Most Americans know that medicine is getting more expensive, but a new survey puts a shocking sticker price on the rapid increase. The Kaiser Family Foundation and the Health Research and Educational Trust report that between 2010 and 2011, family premiums increased by 9 percent and for individual premiums by 8 percent. According to the survey, “The average premium for single coverage in 2011 is $452 per month or $5,429 per year … The average premium for family coverage is $1,256 per month or $15,073 per year.”
What’s driving those costs? In large part, Obamacare. According to Kaiser Family Foundation CEO Drew Altman, the President’s health care legislation was responsible for approximately 20 percent of the increase in premiums. Heritage’s Kathryn Nix explains what parts of Obamacare are to blame:
Provisions of the law that have already gone into effect are driving up the cost of premiums, including requiring insurance plans to cover children up the age of 26 on their parents’ policies and requiring government-approved preventive care measures to be covered with zero cost sharing by all plans.
The bad news is that Americans can expect costs to go even higher. For starters, the full force of the law won’t even kick in until 2014–in other words, there’s an onslaught ahead. And even without Obamacare, premiums are skyrocketing and hitting small businesses. Just imagine what the future will hold. Nix warns that “already-enacted provisions are just the beginning,” and just next week, the Institute of Medicine will release its recommendations on what should and should not be covered under Obamacare’s “essential health benefits” package. What could be the result? Even larger premium hikes than we’ve already seen.

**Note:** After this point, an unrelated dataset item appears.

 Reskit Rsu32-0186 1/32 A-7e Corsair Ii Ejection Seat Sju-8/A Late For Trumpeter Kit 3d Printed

With the cost of health care growing so tremendously over the past decade (for families, 31 percent higher premiums today than in 2006, 113 percent higher than in 2001), one might think that the news media would begin to ask whether the very law responsible for even higher costs ought to stand. That question, though, is not being asked, and the issue of Obamacare’s contribution to increased costs is not being examined.
Fortunately, the very basis of Obamacare will face ultimate legal examination. Yesterday, the National Federation of Independent Business filed a petition with the U.S. Supreme Court appealing the 11th Circuit’s decision that the unconstitutional individual mandate could be severed from the Obamacare legislation. Twenty-six states, too, have lined up to argue their case before the Supreme Court, filing a petition for certiorari. Likewise, the Department of Justice yesterday asked the Court to review the lower court finding that the individual mandate is unconstitutional. The Washington Post reports that a decision will likely come next summer.
While America waits for a decision from the Supreme Court, Obamacare’s damage continues unabated. Families, individuals, and businesses are paying higher costs for health care. New regulations are exacting a heavy toll on job growth. And there are more regulations to come. The good news is that Obamacare is not the only option–real reforms can reduce health care costs for all Americans. And that change can come with repealing Obamacare, offering consumers more choices of coverage and full ownership of that coverage, and giving states greater latitude to experiment and innovate with health care programs, as Heritage proposes in its Saving the American Dream plan.
America’s health care system is already unaffordable, and Obamacare only makes it worse. Fortunately, there are conservative alternatives to the President’s flawed plan.